Enfin, les développeurs ne sont pas oubliés. Au-delà des capacités offertes pour le grand public, certains auront commencé à partager leur écran avec ChatGPT, expérimenter avec Computer Use de Anthropic ou avec des assistants de code toujours plus pertinents comme Copilot de GitHub qui est désormais gratuit pour un usage limité. Ces capacités continueront d’évoluer à mesure que leurs fondations s’améliorent, peut-être au point de nous remplacer lorsque notre famille nous présentera ses nouveaux problèmes informatiques lors des prochaines fêtes de fin d’année, qui sait.
Néanmoins, nous nous voyons obligés de couper court à l’imagination galopante de nos lecteurs. En effet, Apple a démontré qu’une variation des énoncés ou des fausses pistes peuvent sévèrement impacter la pertinence des modèles. Ajoutons à cela la difficulté d’utiliser des systèmes qui donnent avec assurance des réponses qui peuvent être catastrophiquement mauvaises. De plus, la révolution de l’IA agentique, en capacité de soutenir les usages les plus avancés, est en marche lente ; il n’existe aujourd’hui aucune définition consensuelle des “agents”. L’aspect positif de tout cela, c’est qu’on l’on comprend peu à peu où et comment placer ces outils dans notre jungle numérique ; là où de la technologie non fiable mais puissante peut accélérer les choses. Nous trouvons nécessaire de nous répéter ici : ce sont des accélérateurs, pas des remplaçants.
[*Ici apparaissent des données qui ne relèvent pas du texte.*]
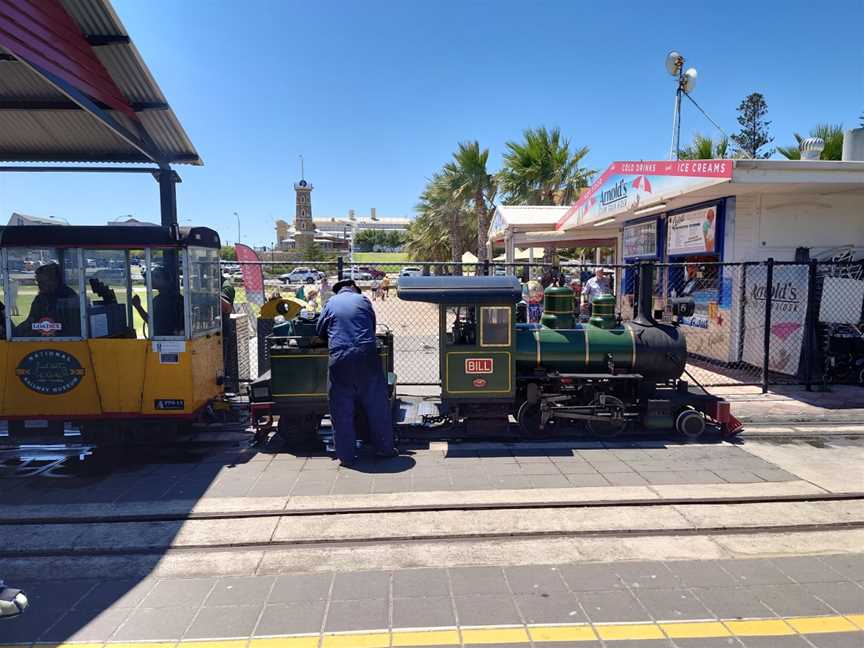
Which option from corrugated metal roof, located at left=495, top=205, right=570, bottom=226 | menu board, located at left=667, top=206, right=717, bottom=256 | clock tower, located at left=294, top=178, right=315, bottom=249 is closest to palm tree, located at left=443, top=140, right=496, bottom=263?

Terminons sur un constat : certaines communautés tendent à rejeter les modèles de langage à l’image de Hacker News dont les règles ne mentionnent pas directement ces systèmes mais qui indiquent que chaque commentaire doit être plus substantiel à mesure que les discussions avancent. Le New York Times désignait du terme “slop” les contenus aux textes fades et aux images insipides générés par des IA Génératives. Ce même terme était même en lice lors du vote du mot de l’année Oxford. Et étant donné que les organisations entraînant les modèles s’appuient sur de la donnée récupérée depuis internet, il était attendu que la performance des futurs modèles se dégrade et pourtant… cette crainte du “model collapse” ne s’est pas concrétisée, bien au contraire ! Pour preuve, le modèle Llama 3.2 de Meta a été entraîné à partir de Llama 3.1 et de données synthétiques et Llama 3.3 poursuit sur cette lancée.
2024 a été en définitive un excellent millésime d’innovation pour les IA Génératives et les usages qui gravitent autour d’elles. Il est difficile pour nous qui avons tenu la plume de cet article, parcouru documents et annonces, utilisé ces systèmes, de ne pas être enthousiastes à l’idée de ce qu’ils deviendront en 2025. Nous, qui utilisons régulièrement ces outils, avons suivi leur évolution par la compétition et été bluffés par leurs annonces successives. Ainsi, par cette rétrospective, nous espérons avoir pu vous transmettre une fraction de ce maelstrom que nous avons ressenti au cours des douze derniers mois.